Demetrios [00:26:20]: Yeah, and I wonder if it is we just move towards like you were talking about with the photos and how there's 25 models that are working on a photo. Every time you take a photo, are there just going to be a whole ton of models that we can use that are small language models or I guess that might not be the ideal architecture or the ideal way to do it, to load up 20, 25 different models and you just use Loras. But there's gotta be a way that we can take advantage of the small language models in that respect.

Krishna Sridhar [00:26:50]: I mean, the similar analogy I give is it's with, especially with a lot of photo processing, it's not like they're 25 totally different models. They shared a common backbone and they had different heads. So there was a lot of shared compute. So that allows you to do a lot of things with efficient compute. So with Loras and things like that, it's similar analogy. You've got to share compute. You got to share not just compute, but also memory. As I said, that's become the biggest constraint as well as space.

Krishna Sridhar [00:27:24]: So like you as a, let's say a smartphone, you go buy a smartphone, you don't want 30 gigabytes of that to be consumed by, you know, models. You want, you want that to be, you know, maybe one or two gigabytes because you need space to do stuff with your, you know, store photos, store your memories, things like that. So, you know, space and memory, all of that factors in as well. So I'm sure we'll find more efficient ways to share use cases and share compute and share memory and share, you know, space. The same use cases, but those I expect to happen.

Demetrios [00:28:03]: Yeah, it's interesting you bring up memory because we had Bernie Wu on here from memverbj a few months ago and he was very much talking about how we've come to this place where memory is the biggest constraint. And one thing that he mentioned he's trying to enable is the shared memory pools. But that works with a big GPU cluster. Right? That doesn't necessarily, or even potentially you get a bunch of CPUs together, I don't know. But you don't get a bunch of phones together to share memory. So it's almost like a hard out. You can't do that.

Krishna Sridhar [00:28:48]: Yeah, I mean, you. But you do have the option of having multiple, let's say multiple cores or multiple NPUs or multiple GPUs within the phone, and you can share memory within those. I mean, those kinds of architectures can be done as well. So. Yeah, I mean, those technologies I think are still really key for us to look into before we can do more cool things locally.

Demetrios [00:29:14]: Yeah, yeah. And it's also a great point that I don't want to buy my phone and half of my space is already taken up by all these small language models or Large language models, Semi large language models that are on there. And you have to buy the upgraded phone just so that you can have a little bit of space for your photos and your videos.

Krishna Sridhar [00:29:38]: Yeah, definitely. In fact, I think almost all the phones today come with at least 8 to 12 gigabytes of RAM, because you can't, you can't, you can't do LLMs. It's fascinating that they have to have more RAM just so they can do more AI on it. Not, you know, they don't necessarily need more RAM for, let's say, more regular applications, but it's like, primarily because the way they're upgrading their RAM across all phones in the premium segment.

Demetrios [00:30:05]: Yeah.

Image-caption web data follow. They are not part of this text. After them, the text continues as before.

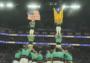 加泰罗尼亚独立旗帜现身NBA赛场,表演者将其与美国国旗并列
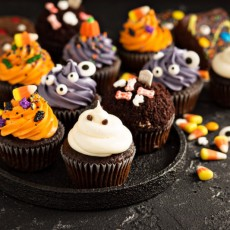 Things to do in Burnsville-Shakopee, MN: Make Spooky Kooky Cupcakes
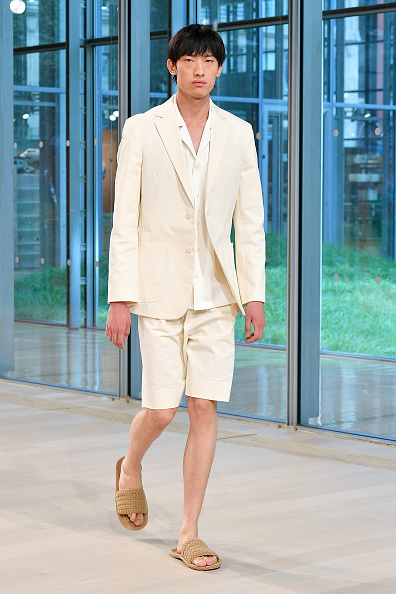 Cream Colored Shorts「Tibi - Runway - September 2019 - New York Fashion Week」:写真・画像(11)[壁紙.com]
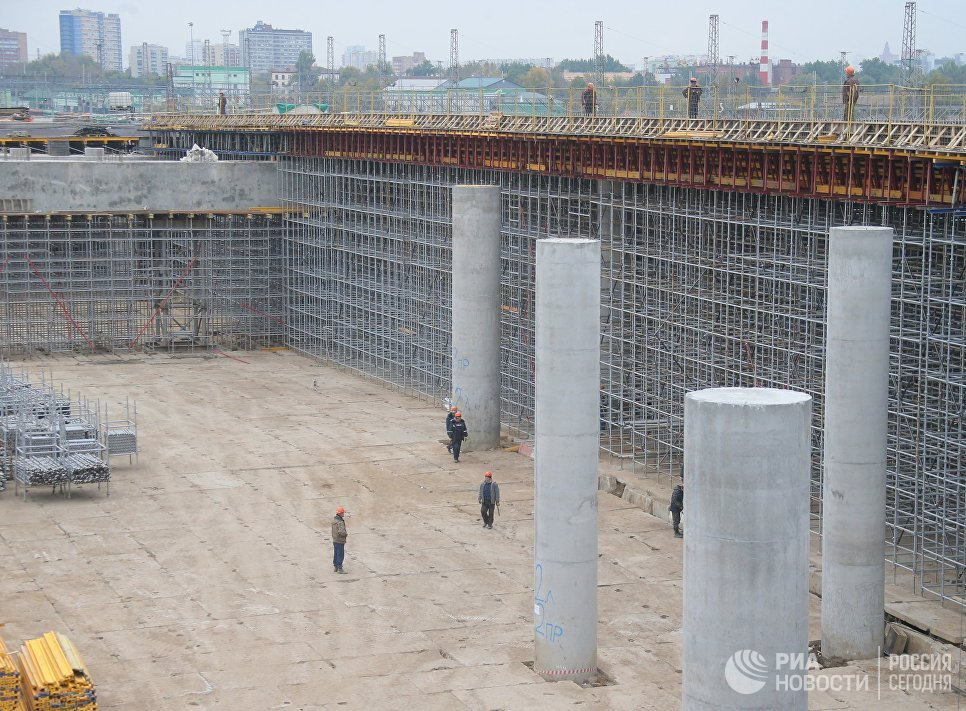 Строительство участка Северо-Восточной хорды от шоссе Энтузиастов до МКАД в Москве. 2 октября 2017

So talk to me a bit about what you're doing at, like, Qualcomm AI Hub, because I think there's some fun stuff there for the developers that want to develop on the edge and they want to put models onto the edge.

Krishna Sridhar [00:30:20]: Yeah, I can kind of summarize that very, very quickly. So, you know, for. For those who are unaware, Qualcomm's the largest manufacturer of silicon in the world. And we manufacture silicon for phones, for PCs, for cars, and, you know, industrial automation IoT devices. So we manufacture silicon for a lot of power constraint settings. And one of the things that we're trying to solve is to make it extremely easy for a developer, whether that be a manufacturer of these devices or cars or phones or PCs or someone who's building an application on these devices. We want to make their job of being able to bring the latest and greatest AI innovations to our devices as easily as possible. And, you know, we have a little saying which is they have to be able to do this within.

Krishna Sridhar [00:31:22]: Within five minutes, within five lines of code. So we built a system which allows people to, you know, as soon as they finish training, they can say, hey, this is my model. This is the device I want to run it on and go. And what our system does is it'll take the model, it'll translate it to how to run it most efficiently on our new processor. It'll optimize it. We actually even have physical devices in a cloud where we'll measure performance. Right there, we'll run it, we'll measure accuracy, and we'll give back a result in five minutes to the developer saying, okay, this model will run in 60 milliseconds on these devices. Here's how you should run it on the device.

Krishna Sridhar [00:32:09]: Here's the model for you to download and run. And these are the performance characteristics of the model. If you want to Tweak it some more. And here's a link so you can look at it and share it with your colleagues so that they also understand what you're deploying. And here's an automation for you to do this programmatically in your. In your system. So we have sort of automated the process of being able to deploy models on all our devices. And that, we believe is the key to more and more innovation and more and more iteration and more and more deployments of more complex things across all our different devices.

Krishna Sridhar [00:32:51]: So that, in a nutshell, is what Qualcomm AI hub is.

Demetrios [00:32:53]: Okay, so so many questions I have for you on this, because I'm assuming we have a lot of different generations of chips that are getting put into different devices. And so I'll think of, like, a random one, because this is just where my mind goes. A refrigerator that has chips in it. And I want to put some kind of a model on that. But the refrigerator might have lots of generations of chips within the AI hub. Does it also give you, hey, run it like this on this chip, run it like this on that chip.

Krishna Sridhar [00:33:33]: And we do one step better, which is we also have a configuration which allows you to deploy the same model on multiple generations.

Demetrios [00:33:41]: Oh, nice.

Krishna Sridhar [00:33:43]: And then we actually have a small little system on the device that detects which generation it is, knows what features are there in that particular generation, and efficiently maps the operations of the compute to that chip's generation accordingly. So we also allow for developers to be able to go back your example, to create one model that'll run differently on different generations of the refrigerators. Maybe on the latest generation, it'll run faster. On the older generation, it may run slower, but it'll still run. So that, that sort of flexibility is also something we can, we can do.

Demetrios [00:34:27]: So we all know about the autonomous driving use cases, or just like chips inside of cars, we also know about chips inside of our phones because we play with them every day. What are some fun use cases that you've been seeing on developers deploying AI into chips or places that we wouldn't necessarily think.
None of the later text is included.